- _AIM OF THE EXERCISE_
The records, repeated exactly and in full, are the expected answer.

[Items listed in a dataset]
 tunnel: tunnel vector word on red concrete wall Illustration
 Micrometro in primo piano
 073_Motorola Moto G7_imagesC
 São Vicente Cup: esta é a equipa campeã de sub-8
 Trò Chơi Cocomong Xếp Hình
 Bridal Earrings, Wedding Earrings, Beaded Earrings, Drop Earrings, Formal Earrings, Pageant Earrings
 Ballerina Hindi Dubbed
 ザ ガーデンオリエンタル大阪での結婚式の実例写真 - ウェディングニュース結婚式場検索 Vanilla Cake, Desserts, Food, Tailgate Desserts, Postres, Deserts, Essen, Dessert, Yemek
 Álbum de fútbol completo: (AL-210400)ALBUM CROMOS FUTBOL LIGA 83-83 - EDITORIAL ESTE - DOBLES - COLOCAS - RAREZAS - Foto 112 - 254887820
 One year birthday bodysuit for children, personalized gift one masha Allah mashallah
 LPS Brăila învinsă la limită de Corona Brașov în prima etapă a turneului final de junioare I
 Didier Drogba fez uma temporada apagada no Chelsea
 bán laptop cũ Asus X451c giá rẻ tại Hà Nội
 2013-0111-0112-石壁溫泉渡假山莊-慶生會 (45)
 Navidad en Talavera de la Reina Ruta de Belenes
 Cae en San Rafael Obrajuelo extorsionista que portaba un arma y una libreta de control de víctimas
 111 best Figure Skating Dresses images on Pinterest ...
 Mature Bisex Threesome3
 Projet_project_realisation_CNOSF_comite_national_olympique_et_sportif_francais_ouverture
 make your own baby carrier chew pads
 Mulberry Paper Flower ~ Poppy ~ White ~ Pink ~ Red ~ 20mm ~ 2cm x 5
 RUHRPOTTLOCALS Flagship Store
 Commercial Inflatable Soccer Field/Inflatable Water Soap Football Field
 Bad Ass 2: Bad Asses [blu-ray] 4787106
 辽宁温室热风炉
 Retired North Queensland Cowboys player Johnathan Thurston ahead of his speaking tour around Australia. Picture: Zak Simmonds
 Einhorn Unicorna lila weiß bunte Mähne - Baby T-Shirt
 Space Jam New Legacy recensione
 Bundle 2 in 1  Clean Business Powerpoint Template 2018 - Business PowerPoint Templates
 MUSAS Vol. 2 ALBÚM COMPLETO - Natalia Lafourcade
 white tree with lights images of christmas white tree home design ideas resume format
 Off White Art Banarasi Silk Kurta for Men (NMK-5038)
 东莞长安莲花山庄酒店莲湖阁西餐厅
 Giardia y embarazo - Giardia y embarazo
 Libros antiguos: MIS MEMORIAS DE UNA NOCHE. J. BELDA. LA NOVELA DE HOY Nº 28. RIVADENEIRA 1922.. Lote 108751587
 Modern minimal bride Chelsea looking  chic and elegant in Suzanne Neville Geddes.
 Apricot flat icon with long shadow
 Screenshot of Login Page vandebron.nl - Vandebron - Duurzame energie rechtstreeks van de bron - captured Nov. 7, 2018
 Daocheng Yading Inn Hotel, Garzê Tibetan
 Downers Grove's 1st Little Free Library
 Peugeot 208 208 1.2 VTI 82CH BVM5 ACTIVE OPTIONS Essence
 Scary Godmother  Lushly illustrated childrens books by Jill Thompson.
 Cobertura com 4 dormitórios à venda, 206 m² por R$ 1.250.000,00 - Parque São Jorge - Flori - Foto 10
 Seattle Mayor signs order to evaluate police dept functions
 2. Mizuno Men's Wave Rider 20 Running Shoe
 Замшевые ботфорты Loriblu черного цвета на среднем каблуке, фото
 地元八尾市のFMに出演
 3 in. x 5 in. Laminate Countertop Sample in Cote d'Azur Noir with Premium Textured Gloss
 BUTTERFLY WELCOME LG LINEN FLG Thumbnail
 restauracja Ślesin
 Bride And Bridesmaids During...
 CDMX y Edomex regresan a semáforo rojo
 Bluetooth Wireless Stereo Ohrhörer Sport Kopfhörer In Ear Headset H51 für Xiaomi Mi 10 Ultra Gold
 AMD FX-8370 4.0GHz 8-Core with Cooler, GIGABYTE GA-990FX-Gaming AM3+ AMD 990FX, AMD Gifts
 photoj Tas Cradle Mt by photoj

- _RESULT BELOW_
 tunnel: tunnel vector word on red concrete wall Illustration
 Micrometro in primo piano
 073_Motorola Moto G7_imagesC
 São Vicente Cup: esta é a equipa campeã de sub-8
 Trò Chơi Cocomong Xếp Hình
 Bridal Earrings, Wedding Earrings, Beaded Earrings, Drop Earrings, Formal Earrings, Pageant Earrings
 Ballerina Hindi Dubbed
 ザ ガーデンオリエンタル大阪での結婚式の実例写真 - ウェディングニュース結婚式場検索 Vanilla Cake, Desserts, Food, Tailgate Desserts, Postres, Deserts, Essen, Dessert, Yemek
 Álbum de fútbol completo: (AL-210400)ALBUM CROMOS FUTBOL LIGA 83-83 - EDITORIAL ESTE - DOBLES - COLOCAS - RAREZAS - Foto 112 - 254887820
 One year birthday bodysuit for children, personalized gift one masha Allah mashallah
 LPS Brăila învinsă la limită de Corona Brașov în prima etapă a turneului final de junioare I
 Didier Drogba fez uma temporada apagada no Chelsea
 bán laptop cũ Asus X451c giá rẻ tại Hà Nội
 2013-0111-0112-石壁溫泉渡假山莊-慶生會 (45)
 Navidad en Talavera de la Reina Ruta de Belenes
 Cae en San Rafael Obrajuelo extorsionista que portaba un arma y una libreta de control de víctimas
 111 best Figure Skating Dresses images on Pinterest ...
 Mature Bisex Threesome3
 Projet_project_realisation_CNOSF_comite_national_olympique_et_sportif_francais_ouverture
 make your own baby carrier chew pads
 Mulberry Paper Flower ~ Poppy ~ White ~ Pink ~ Red ~ 20mm ~ 2cm x 5
 RUHRPOTTLOCALS Flagship Store
 Commercial Inflatable Soccer Field/Inflatable Water Soap Football Field
 Bad Ass 2: Bad Asses [blu-ray] 4787106
 辽宁温室热风炉
 Retired North Queensland Cowboys player Johnathan Thurston ahead of his speaking tour around Australia. Picture: Zak Simmonds
 Einhorn Unicorna lila weiß bunte Mähne - Baby T-Shirt
 Space Jam New Legacy recensione
 Bundle 2 in 1  Clean Business Powerpoint Template 2018 - Business PowerPoint Templates
 MUSAS Vol. 2 ALBÚM COMPLETO - Natalia Lafourcade
 white tree with lights images of christmas white tree home design ideas resume format
 Off White Art Banarasi Silk Kurta for Men (NMK-5038)
 东莞长安莲花山庄酒店莲湖阁西餐厅
 Giardia y embarazo - Giardia y embarazo
 Libros antiguos: MIS MEMORIAS DE UNA NOCHE. J. BELDA. LA NOVELA DE HOY Nº 28. RIVADENEIRA 1922.. Lote 108751587
 Modern minimal bride Chelsea looking  chic and elegant in Suzanne Neville Geddes.
 Apricot flat icon with long shadow
 Screenshot of Login Page vandebron.nl - Vandebron - Duurzame energie rechtstreeks van de bron - captured Nov. 7, 2018
 Daocheng Yading Inn Hotel, Garzê Tibetan
 Downers Grove's 1st Little Free Library
 Peugeot 208 208 1.2 VTI 82CH BVM5 ACTIVE OPTIONS Essence
 Scary Godmother  Lushly illustrated childrens books by Jill Thompson.
 Cobertura com 4 dormitórios à venda, 206 m² por R$ 1.250.000,00 - Parque São Jorge - Flori - Foto 10
 Seattle Mayor signs order to evaluate police dept functions
 2. Mizuno Men's Wave Rider 20 Running Shoe
 Замшевые ботфорты Loriblu черного цвета на среднем каблуке, фото
 地元八尾市のFMに出演
 3 in. x 5 in. Laminate Countertop Sample in Cote d'Azur Noir with Premium Textured Gloss
 BUTTERFLY WELCOME LG LINEN FLG Thumbnail
 restauracja Ślesin
 Bride And Bridesmaids During...
 CDMX y Edomex regresan a semáforo rojo
 Bluetooth Wireless Stereo Ohrhörer Sport Kopfhörer In Ear Headset H51 für Xiaomi Mi 10 Ultra Gold
 AMD FX-8370 4.0GHz 8-Core with Cooler, GIGABYTE GA-990FX-Gaming AM3+ AMD 990FX, AMD Gifts
 photoj Tas Cradle Mt by photoj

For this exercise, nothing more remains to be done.